When the idea first came up for a roundtable on the anniversary of the publication of “Googling the Victorians,” my first thought was, “Has it really been ten years? Already?” So much has happened in the world of digital-assisted research since that essay appeared: the Internet Archive, British Newspaper Archive, HathiTrust, Google Books, Gale Cengage databases, ProQuest collections, advances in text mining, and the explosion of social media. And yet I still feel that we are only at the beginning of a new era of discovery. Along with our readier access to the astonishingly vast and various printed heritage of the nineteenth century is coming a heightened awareness of how constrained and inadequate our understanding of many dimensions of Victorian life and thought has been. As Paul Fyfe and Bob Nicholson make clear, unexpected encounters with odd bits dredged up from the unplumbed depths of the newspaper and periodical press still have the power to startle, puzzle, and intrigue us. That keen sense of strangeness is one measure of how much we have yet to learn about the Victorians.
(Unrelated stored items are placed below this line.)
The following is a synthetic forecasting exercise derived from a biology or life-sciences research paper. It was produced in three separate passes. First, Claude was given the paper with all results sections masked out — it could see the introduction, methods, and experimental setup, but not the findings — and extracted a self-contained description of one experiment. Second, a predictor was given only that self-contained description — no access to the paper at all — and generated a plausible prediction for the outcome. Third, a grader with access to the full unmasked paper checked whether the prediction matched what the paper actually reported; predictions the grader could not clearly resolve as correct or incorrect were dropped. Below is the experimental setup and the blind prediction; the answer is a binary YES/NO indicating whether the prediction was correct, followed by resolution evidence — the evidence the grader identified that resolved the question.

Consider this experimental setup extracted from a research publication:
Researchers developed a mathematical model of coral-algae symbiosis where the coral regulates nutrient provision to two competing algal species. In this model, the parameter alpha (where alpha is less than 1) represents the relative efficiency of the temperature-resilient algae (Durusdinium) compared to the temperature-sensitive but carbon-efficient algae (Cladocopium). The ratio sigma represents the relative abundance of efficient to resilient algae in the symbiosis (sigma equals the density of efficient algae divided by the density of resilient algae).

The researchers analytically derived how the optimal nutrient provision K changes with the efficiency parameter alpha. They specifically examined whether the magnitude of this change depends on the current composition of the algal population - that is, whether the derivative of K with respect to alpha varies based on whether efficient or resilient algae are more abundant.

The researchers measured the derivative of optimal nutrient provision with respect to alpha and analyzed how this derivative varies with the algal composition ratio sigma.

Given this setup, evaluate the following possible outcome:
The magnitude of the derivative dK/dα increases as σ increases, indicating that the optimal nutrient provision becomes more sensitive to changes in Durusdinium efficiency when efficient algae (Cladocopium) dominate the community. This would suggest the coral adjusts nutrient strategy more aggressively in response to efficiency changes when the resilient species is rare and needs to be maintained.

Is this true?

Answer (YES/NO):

The ubiquity and ordinariness of the experiences recounted in “Googling the Victorians” reveal just how ingrained they have become among specialists and non-specialists alike. For many scholars, the availability of digitized facsimiles of nineteenth-century newspapers and magazines has been a convenience, not the focus of their work; they dip into such collections now and then to search for, say, a publication notice or an obituary, to gloss an allusion, or to fill out a footnote. Yet even these comparatively casual uses represent the beginning of an important shift in scholarly practice. Searching the newspaper collections for references to the people, ideas, publications, institutions, or events one is writing about is quickly becoming not merely an option but a necessity borne of the certain knowledge that if you do not take pains to make a careful search for these references and check your assertions against those references, someone else who is writing on the same subject—or, God forbid, someone who is reviewing [End Page 267] your book—will certainly do so. Family historians and local historians are likewise trawling for proper names, filling their files with information that they might not otherwise have found in a lifetime of research with printed sources or microfilmed surrogates. I strongly suspect that the cumulative effect of years of this kind of routine use of digitized newspapers and magazines—the tidal deposit of all of these bits of information, much of it hitherto undiscoverable, about the quotidian lives and beliefs of people in the nineteenth century—will wind up being the most impressive legacy of these collections, dwarfing the discoveries of even the most ambitious digital humanities projects. That accumulation is already having an enormous impact on the annotation of Victorian texts, the writing of Victorian biographies, and much else.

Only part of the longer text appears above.